Upgrade path: define real per-agent entries in `openclaw.json agents.list`
(own IDENTITY.md + workspace each), then change the `--agent` flag in
spawn.ts. Documented in lib/agents.ts; deferred until the RAM situation is
resolved.
## 4. TASKS.md Inbox Loop
`workspace/TASKS.md` has a `## 📥 INBOX` section. `bridge/src/lib/inbox.ts`
checks every 30 min (09:0020:00 IST): takes the first `- [ ]` line,
classifies it (`classifyAgent`), spawns the specialist, rewrites the line to
`- [⏳ run-id → agent]`. Manual trigger: `POST /tiger/inbox/drain`.
Bridge-side scheduling means zero model tokens burned on empty checks and
no bearer tokens embedded in cron prompts.
## 5. Telegram
- **The bot is owned by OpenClaw's native channel** (long-polling). The
bridge's `TelegramChannel`, `telegram-webhook.ts` and `chat-mirror.ts`
are legacy: Telegram forbids webhook + getUpdates on one token, so the
webhook design could never receive a message.

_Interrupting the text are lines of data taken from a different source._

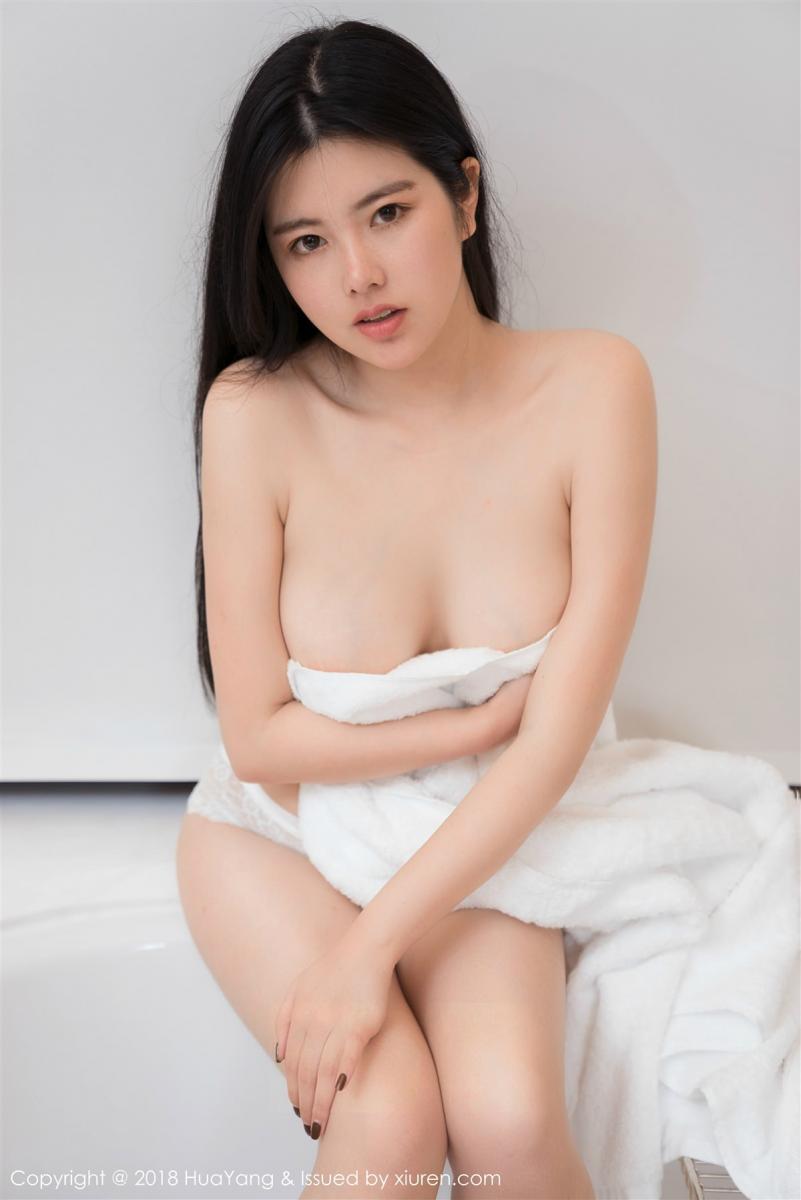 HuaYang Vol.024 19P, HuaYang, Na Lu Selena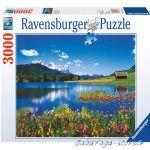 Ravensburger ПЪЗЕЛ за деца (3000ч.) Планински пейзаж - 170388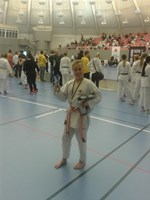 Julius Persson, JKA Cup 4/10 2014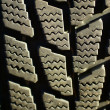 Detail, snow tire tread — Stock Photo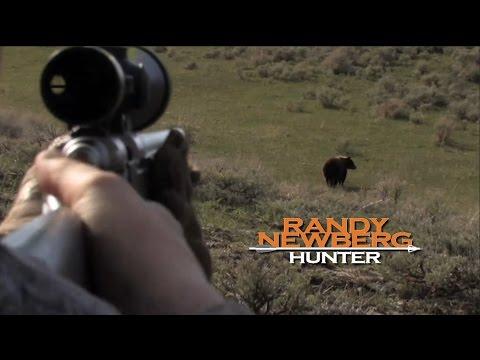 Black Bear Cartridges And Calibers By Randy Newberg, Hunter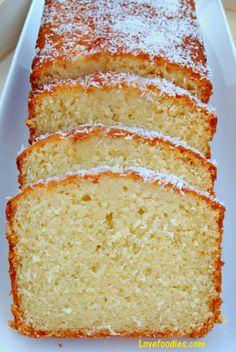 Coconut sponge cake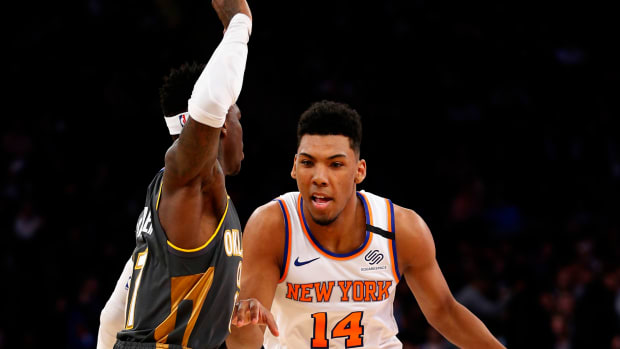 The Week in Knicks Kicks: Part 2, Pre Hiatus Edition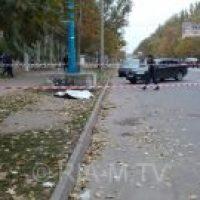 Вооруженные разборки  в Мелитополе. Есть убитые и раненые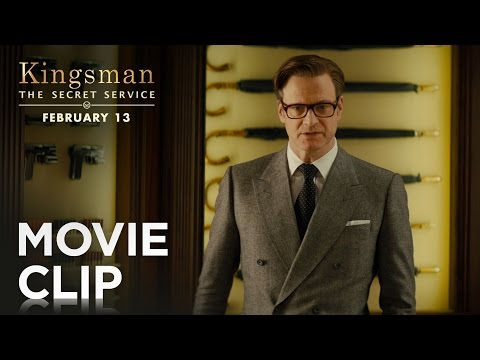 Kingsman: The Secret Service (Clip 'Weapons Cache')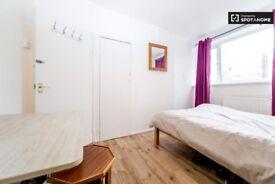 Nice double rooms to rent in Putney Heath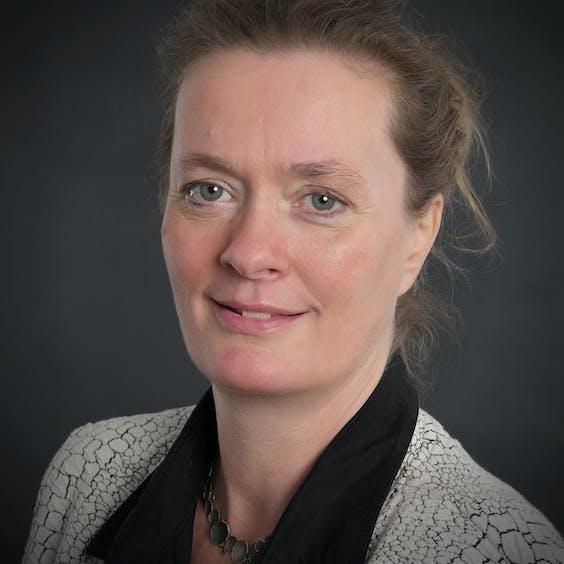 Joanneke Mels van Credion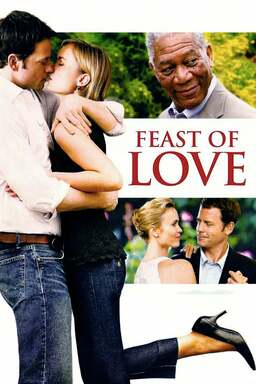 Feast of Love Poster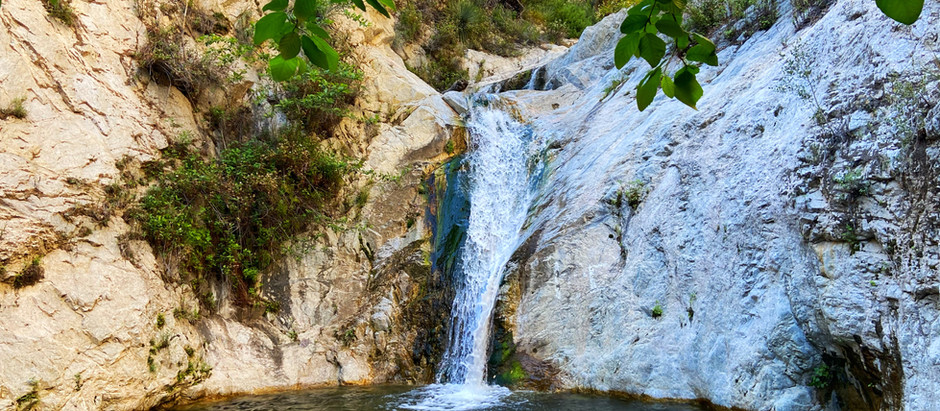 Hike to this Amazing Waterfall, right outside Los Angeles, CA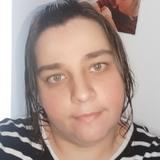 Adeline from Beauvais | Woman | 30 years old | Sagittarius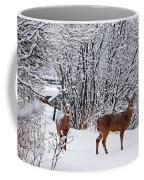 Deers In Winter Coffee Mug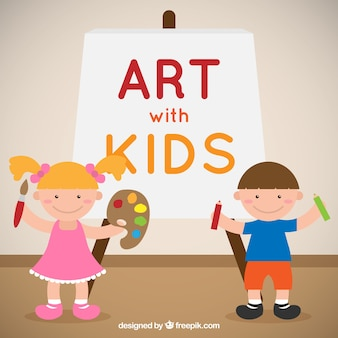Kunst mit kindern illustration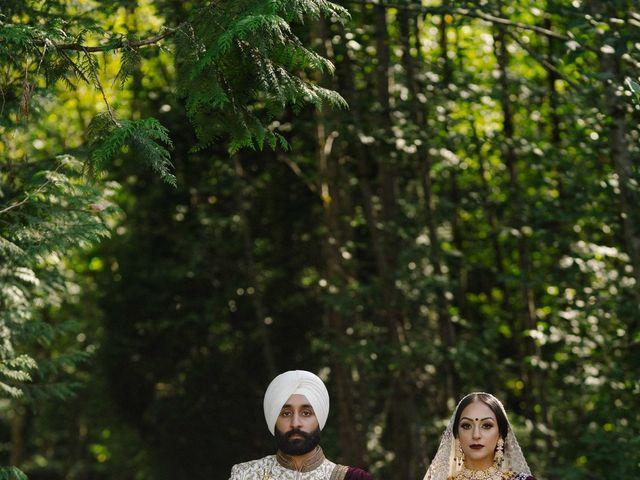Iqbal and Harman's wedding in Vancouver, British Columbia 33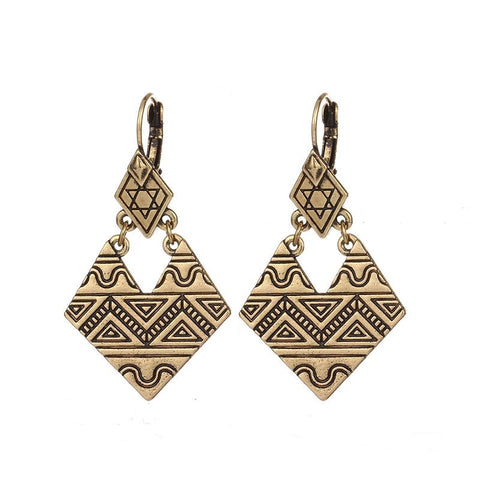 Afrocentric Drop Angled Earrings - Gold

- **The dashboard mirror reads the native session transcript** —
`routes/chat-telegram.ts` resolves the `telegram:` session from
`sessions.json` and serves the JSONL with cursor pagination and mtime
caching. It filters to what Telegram actually saw: assistant messages
carrying toolCall blocks (working narration) are skipped, thinking blocks
ignored, injected metadata/system boilerplate stripped from user messages.
## 6. Audit Trail
`GET /tiger/activity/audit` merges, at read time, every durable action
store: `executions` (spawns), `tasks` (lifecycle), `outputs` (artifacts),
and OpenClaw's cron run JSONL. Cursor-paginated (`before=<ISO>`), type
filters. The dashboard `/activity` page adds recent file-modification
events on the first page. Read-time merging means history is complete
retroactively and no action can happen without its audit row.

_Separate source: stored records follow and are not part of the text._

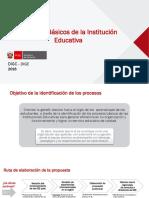 3_18MARZ_Capacitación_IE_privadas.pdf
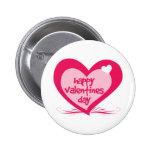 Día de San Valentín feliz Pin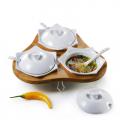 Conj. Para Servir Com Base Em Bambu Florença - 7 peças - iPO-03903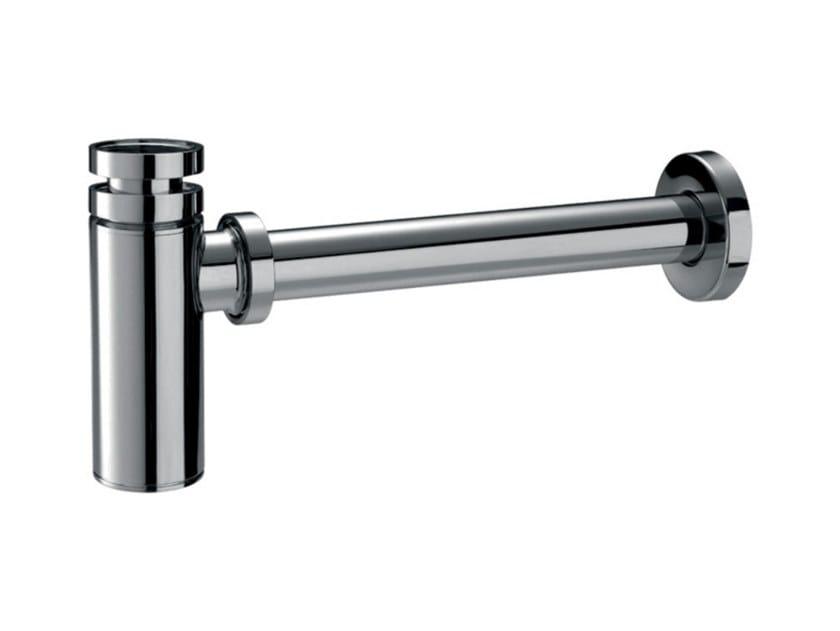 Sifone per lavabo EGO - F5109L by Rubinetteria Giulini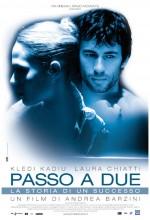 Passo A Due (2005) afişi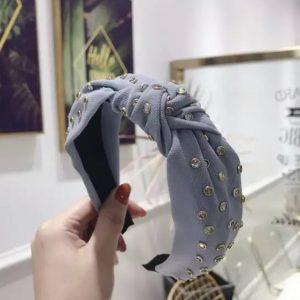 Zara embellished hairband blue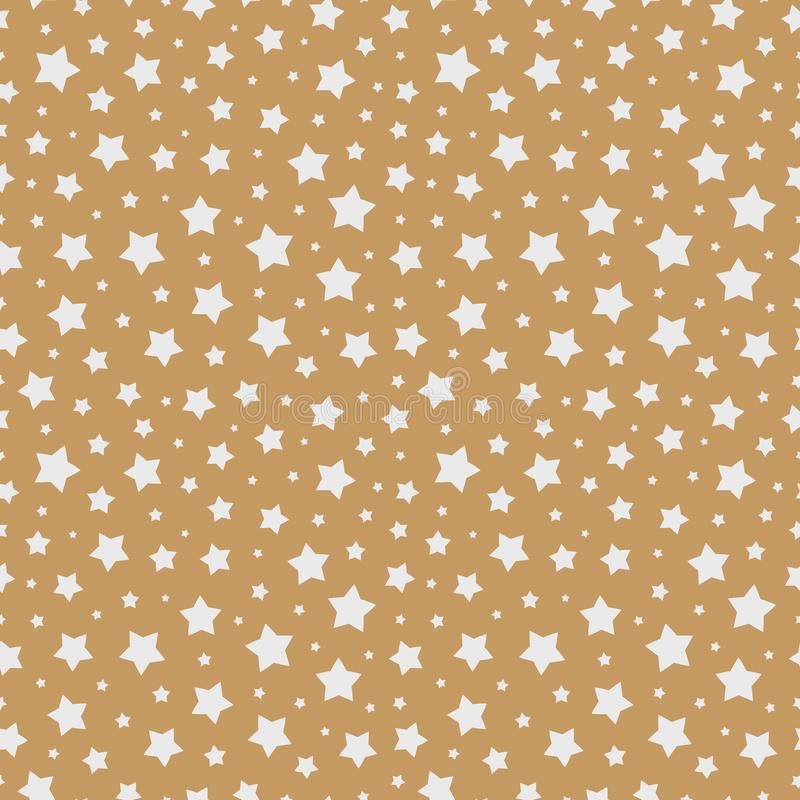 Christmas star seamless pattern white color on gold background for christmas sale vector illustration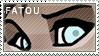 DotW Fatou Stamp by MatrixPotato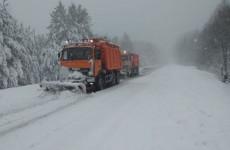 В Пензенской области области 134 спецмашины продолжают бороться с последствиями непогоды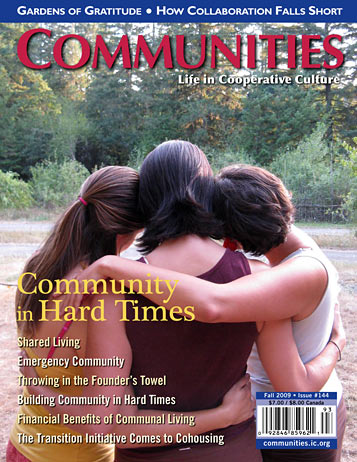 Cover Communities magazine #144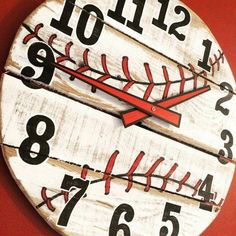 Pallet Wood Baseball Clock Pallet Wood Baseball Clock by LisaLKoch on Etsy The post Pallet Wood Baseball Clock appeared first on Pallet Diy. Boys Baseball Bedroom, Baseball Nursery, Baseball Crafts, Baseball Stuff, Baseball Lamp, Uk Baseball, Baseball Memes, Baseball Jewelry, Baseball Fashion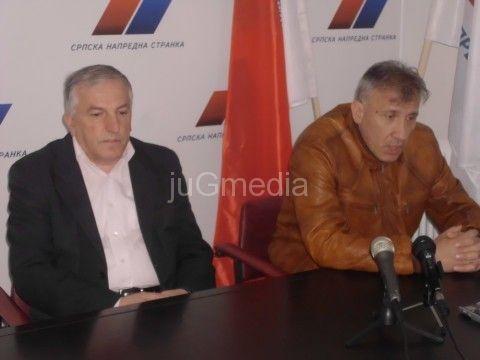 Na pomolu peta smena vlasti u Vlasotincu?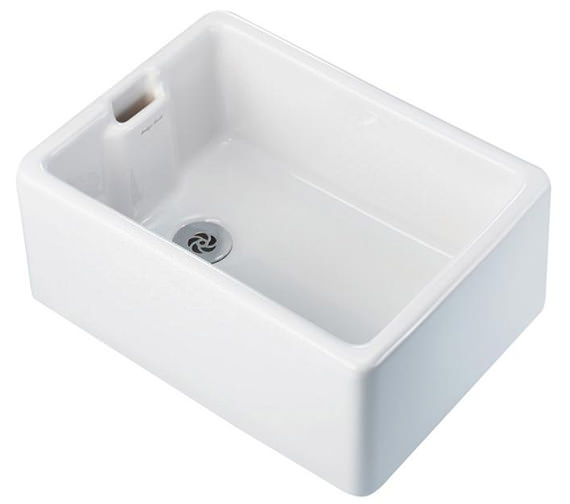 Armitage Shanks Belfast Traditional Sink 600 x 460mm - S580301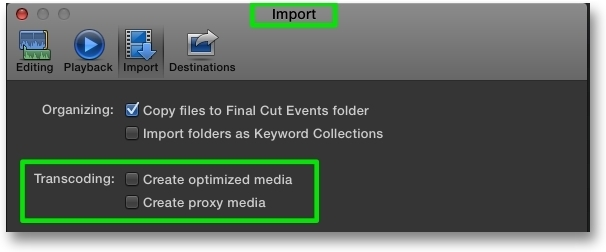 Proxy media final cut pro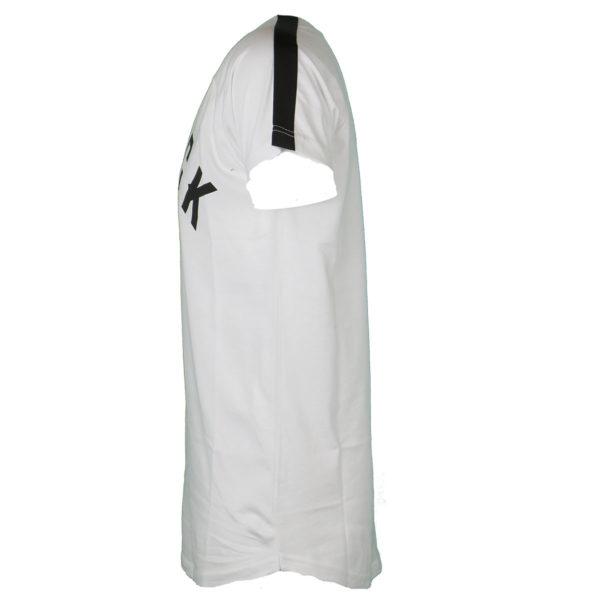 COTTON 4All 753 Ανδρικό Μπλουζάκι Λευκό 5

## 7. Crons (OpenClaw, tz Asia/Kolkata)
| Job | Schedule | Timeout |
|---|---|---|
| Trade Baseline Reset | 9:15 daily | 60s |
| Trade P&L Monitor | every 2 min | 60s |
| Hourly Trade Summary + News | hourly | 90s |
| Hourly Task Check-in | 0 9-21 | 300s |
| EOD Trade Summary | 16:00 MonFri | 300s |
| Weekly Digest | Mon 9:00 | 300s |
Timeout budget rationale: agent turns on this RAM-starved host can take
minutes; 300s is the ceiling that made chronically-failing jobs pass.
## 8. Security Posture
- Bridge: Bearer auth on all routes; token in `bridge/.env` +
`dashboard/.env.local` + embedded in cron payloads (rotate all four
together — `jobs.json` has it twice). Rotated 2026-06-10 after the old
token leaked via a hardcode in `agents-activity.ts` to the public GitHub
mirror. NEVER hardcode tokens in source: this repo mirrors publicly.

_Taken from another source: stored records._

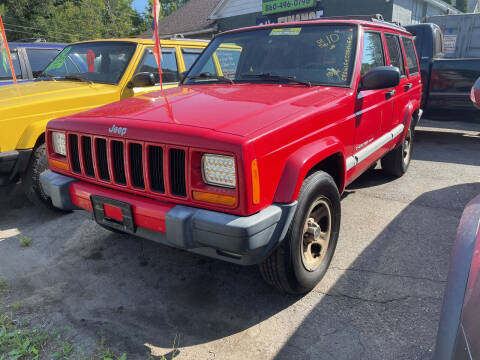 2001 Jeep Cherokee for sale at Connecticut Auto Wholesalers in Torrington CT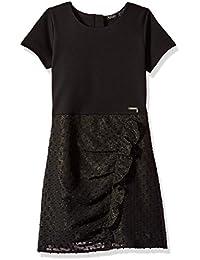 Big Girls' Short Sleeve Metallic Dress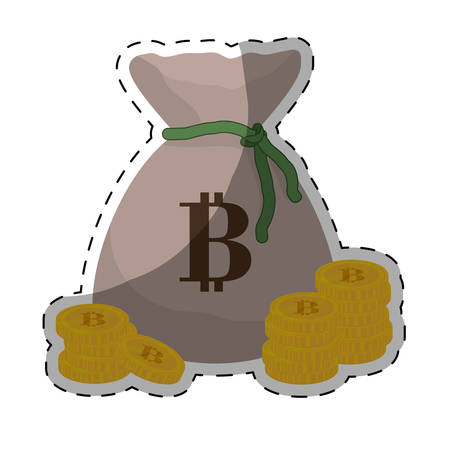 metal net: sack with bitcoin currency over white background. colorful desing. vector illustration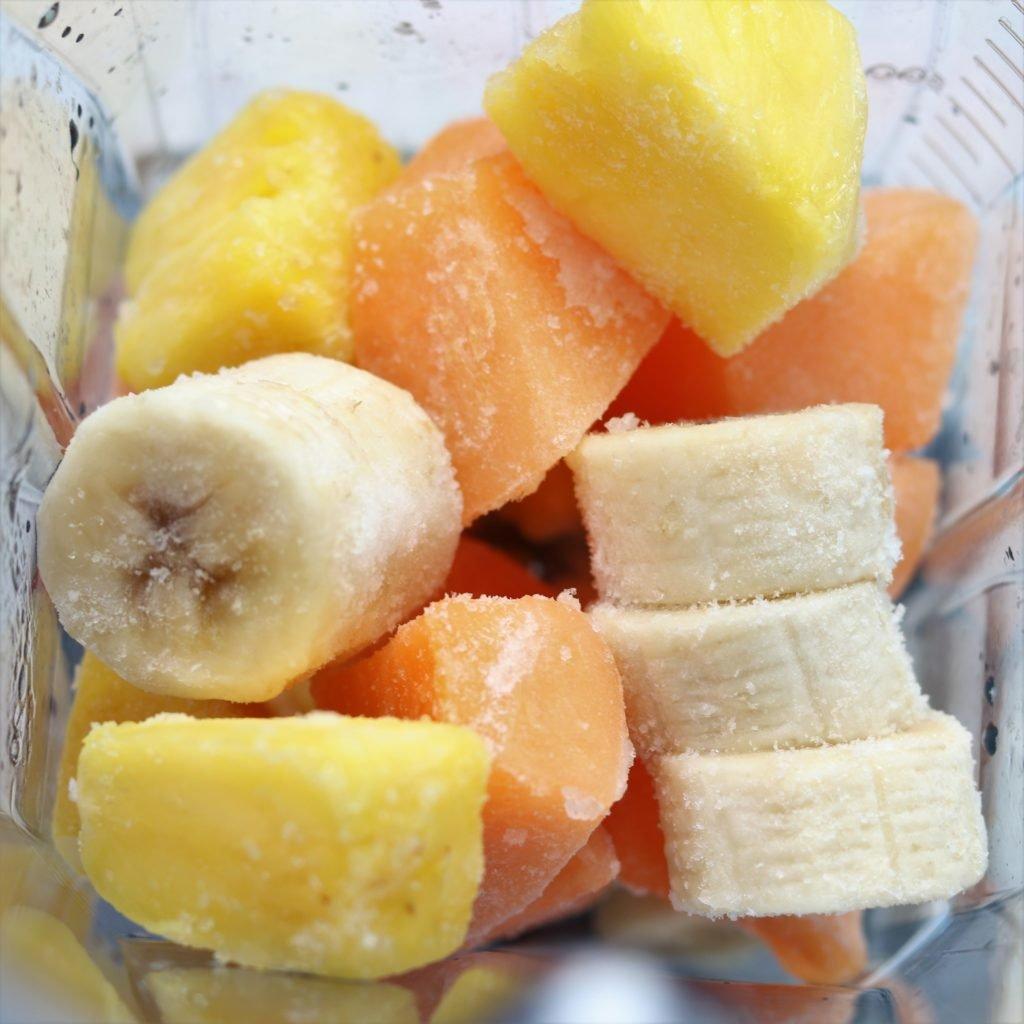 Sumo Smoothie Frozen Fruit in Blender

- Git: Forgejo (origin, SSH port 2222, key `id_ed25519_forgejo`) + GitHub
mirror. Push both.
- position-tracker binds 127.0.0.1:3457; public access via Traefik at
angel.manohargupta.com.
- Known weak spots: litellm-db password, `/opt/dashboard` fossil with a
stale token, dual Telegram pollers (bridge poller should be disabled).
## 9. Known Constraints
- **RAM**: ~13GB workload on 8GB physical; 6+GB swap in steady state. This
is the root cause of historical cron timeouts and the reason spawn
concurrency is 1. Decision pending: evict homelab services vs upgrade.
- OpenClaw v2026.3.12 predates MiniMax-M3, hence the explicit
`litellm/minimax-3` provider-prefixed model id.